The Coronavirus Job Retention Scheme (CJRS) was announced in March 2020 and, since being introduced, has helped to protect millions of jobs, with 8.9 million furloughed during its peak in May 2020.
A total of 1.3 million employers had made use of the furlough scheme, as of June 2021, but despite an estimated million people still benefiting from the scheme, the government will be bringing it to an end from 30 September.

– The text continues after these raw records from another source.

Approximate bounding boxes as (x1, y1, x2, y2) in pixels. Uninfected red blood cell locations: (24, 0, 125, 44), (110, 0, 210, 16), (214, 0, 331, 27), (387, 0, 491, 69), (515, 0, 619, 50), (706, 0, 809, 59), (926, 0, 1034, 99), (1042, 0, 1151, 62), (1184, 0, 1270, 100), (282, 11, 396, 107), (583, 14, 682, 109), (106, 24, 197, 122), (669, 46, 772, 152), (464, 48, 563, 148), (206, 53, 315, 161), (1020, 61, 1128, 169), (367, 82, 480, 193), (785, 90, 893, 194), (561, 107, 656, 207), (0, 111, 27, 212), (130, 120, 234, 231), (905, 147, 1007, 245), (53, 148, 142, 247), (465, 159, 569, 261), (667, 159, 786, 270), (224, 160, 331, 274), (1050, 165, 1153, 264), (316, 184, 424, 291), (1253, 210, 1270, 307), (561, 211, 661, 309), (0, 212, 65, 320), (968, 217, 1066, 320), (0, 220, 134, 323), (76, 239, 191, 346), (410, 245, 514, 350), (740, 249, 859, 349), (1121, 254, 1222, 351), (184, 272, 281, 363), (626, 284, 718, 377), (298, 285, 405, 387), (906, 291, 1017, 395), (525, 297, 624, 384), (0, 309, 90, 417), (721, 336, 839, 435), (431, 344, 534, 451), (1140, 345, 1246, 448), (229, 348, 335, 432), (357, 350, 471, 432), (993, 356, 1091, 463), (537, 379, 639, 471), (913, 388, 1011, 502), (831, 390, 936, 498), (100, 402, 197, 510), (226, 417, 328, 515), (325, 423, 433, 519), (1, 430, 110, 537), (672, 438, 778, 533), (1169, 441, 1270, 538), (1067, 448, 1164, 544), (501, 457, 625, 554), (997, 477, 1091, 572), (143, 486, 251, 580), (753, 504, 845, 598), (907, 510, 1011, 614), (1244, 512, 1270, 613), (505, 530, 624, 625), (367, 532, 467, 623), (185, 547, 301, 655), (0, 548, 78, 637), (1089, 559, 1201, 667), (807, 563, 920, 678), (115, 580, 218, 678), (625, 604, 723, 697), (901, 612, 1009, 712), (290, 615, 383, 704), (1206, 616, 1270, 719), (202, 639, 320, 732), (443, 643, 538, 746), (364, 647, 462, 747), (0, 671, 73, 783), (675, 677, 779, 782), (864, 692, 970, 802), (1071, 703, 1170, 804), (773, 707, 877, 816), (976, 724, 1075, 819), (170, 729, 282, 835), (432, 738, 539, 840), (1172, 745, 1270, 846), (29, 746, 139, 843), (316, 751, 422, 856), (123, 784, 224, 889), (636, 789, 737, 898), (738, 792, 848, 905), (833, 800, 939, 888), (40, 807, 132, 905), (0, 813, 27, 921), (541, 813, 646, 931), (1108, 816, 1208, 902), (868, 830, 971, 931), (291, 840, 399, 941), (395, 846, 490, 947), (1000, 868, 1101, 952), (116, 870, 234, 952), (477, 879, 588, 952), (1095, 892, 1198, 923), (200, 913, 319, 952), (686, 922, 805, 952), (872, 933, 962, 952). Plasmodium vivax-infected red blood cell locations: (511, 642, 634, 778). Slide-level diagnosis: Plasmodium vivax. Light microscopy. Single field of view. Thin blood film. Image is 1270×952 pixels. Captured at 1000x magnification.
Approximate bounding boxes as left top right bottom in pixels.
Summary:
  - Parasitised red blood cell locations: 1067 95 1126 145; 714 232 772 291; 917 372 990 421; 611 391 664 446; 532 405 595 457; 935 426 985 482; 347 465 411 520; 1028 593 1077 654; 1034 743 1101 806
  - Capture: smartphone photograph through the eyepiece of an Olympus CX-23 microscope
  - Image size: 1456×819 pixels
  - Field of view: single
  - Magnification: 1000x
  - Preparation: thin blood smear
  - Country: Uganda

With this date fast approaching, many employers will have already decided whether they can now afford the 80% of furloughed workers wages which have gone unpaid (20%) or paid for by the government (60%). For many currently on furlough, this may unfortunately end in redundancy, but there will also be many workers welcomed back into the fold.
Preparing workers for the return from furlough
For those that have been on furlough since the scheme was first introduced, it is possible that they will have been out of full-time employment for well over a year. Emma Parry, professor of HR management at Cranfield School of Management, says: “Some employers are presuming that furloughed employees can just pick up where they left off and that’s not the case.
“Employees that have been off work for a while will take some time to readjust and might be anxious or worried about the idea of coming back to work. So it is essential that employers think about how they prepare staff for this.”
A lot may have changed within the organisation over this period, so bringing people back up to speed will be important. Considerations could include introducing a phased return or providing additional training.
Rebuilding relationships will also be a key consideration, according to Parry. She says: “It’s important not to forget people that haven’t been furloughed during this time. In some cases there is a misconception that furlough has been like an extended holiday, so you may need to deal with tensions between furloughed staff and those that have worked through the pandemic.”
Possible solutions could include offering wellbeing days or extra time off for those that have worked throughout the past year and encouraging conversations to help address the “us and them” mentality.
On the other side of the equation, some furloughed staff may feel less valued than those that were retained. “Communication is important,” Parry says. “Make sure the line manager and employee have an open discussion about changes in the organisation and how their role now fits in. But also ask the employee what they want to achieve in their career and find a way forward that works for both.”
She adds: ”Employers also need to see this as an opportunity to reassess how they think about their workforce and keep their people engaged.”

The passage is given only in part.